L’activité industrielle démarre avec la présence d’une briqueterie mécanique. La première en 1862 en plein centre, au castelet, puis ayant fait faillite, une autre est édifiée au Coustou, gérée par 2 ingénieurs, MM Morel et Lussan en 1872. Elles remplacèrent l’ancienne tuilerie appartenant au château, sise au 37 de la rue des sports. En 1921, 70 ouvriers y étaient employés.

Dans les années 1880, un projet de canal d’irrigation (canal de Lalande) a vu le jour pour favoriser le maraichage, entre Toulouse et Bruguières. C’est ainsi qu’en 1900, a été creusé en limite des communes de Bruguières et Lespinasse un tronçon de 2 km de ce canal, de même qu’à Aucamville. Mais ce projet grandiose a périclité et a été définitivement abandonné en 1935.

 Une passerelle métallique est lancée sur l’Hers en 1904, elle raccourcissait entre autres, le trajet du facteur qui allait chercher le courrier à la gare de Saint-Jory .

L’éclairage public arrive en 1923. La première ligne d’autobus Toulouse-Bruguières est créée en 1927. Un réseau d’eau potable est prévu en 1947. Une nouvelle mairie est inaugurée en 1952. Elle abrite alors, nouveauté pour l’époque, des bains-douches.
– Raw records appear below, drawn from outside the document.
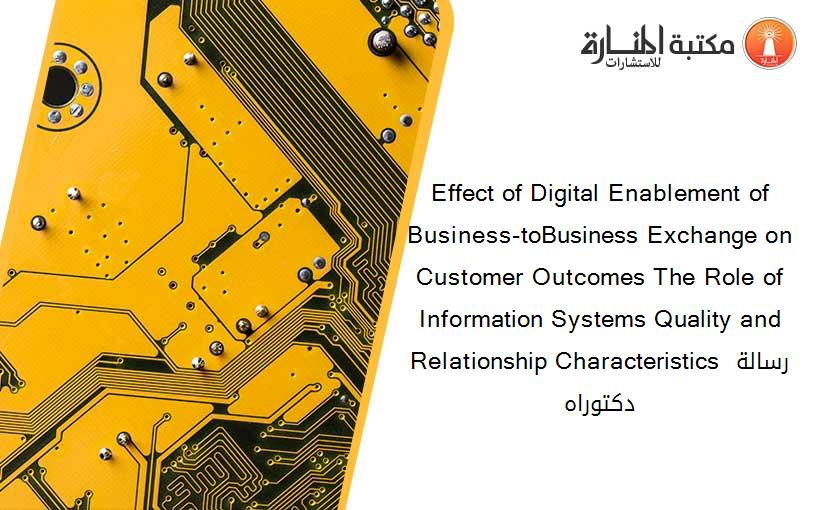 Effect of Digital Enablement of Business-toBusiness Exchange on Customer Outcomes The Role of Information Systems Quality and Relationship Characteristics رسالة دكتوراه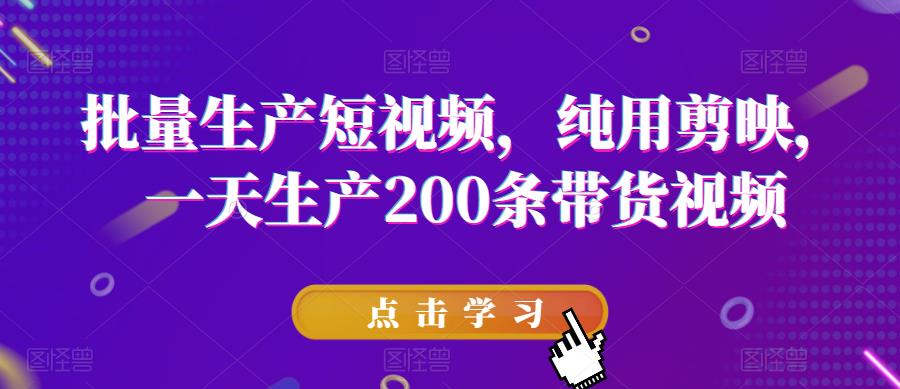 【副业项目6356期】批量生产短视频，纯用剪映，一天生产200条带货视频-网创财富岛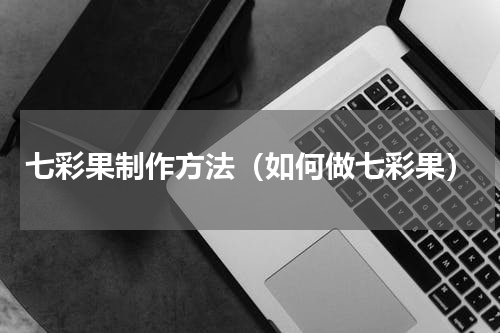 七彩果制作方法（如何做七彩果）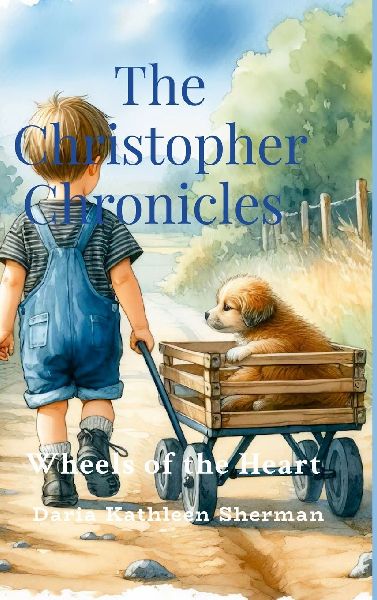 The Christopher Chronicles: Wheels of the Heart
Le début du XXème, siècle voit Bruguières avoisiner les 650 habitants pour ensuite dans les années 1960, passer à 1.500 âmes. Beaucoup sont agriculteurs, d'autres travaillent à la briqueterie Gélis ou bien à gare de triage de Saint-Jory. Les abattoirs de Fenouillet recrutaient une main d'œuvre plutôt féminine. Ces entreprises ferment hélas leurs portes dans les années 70.

Avec la création de l'autoroute A62 Toulouse-Bordeaux en 1980, et son péage situé sur la commune, l'évolution de notre urbanisation essentiellement pavillonnaire, fait croître notre population qui dépasse les 6000 habitants.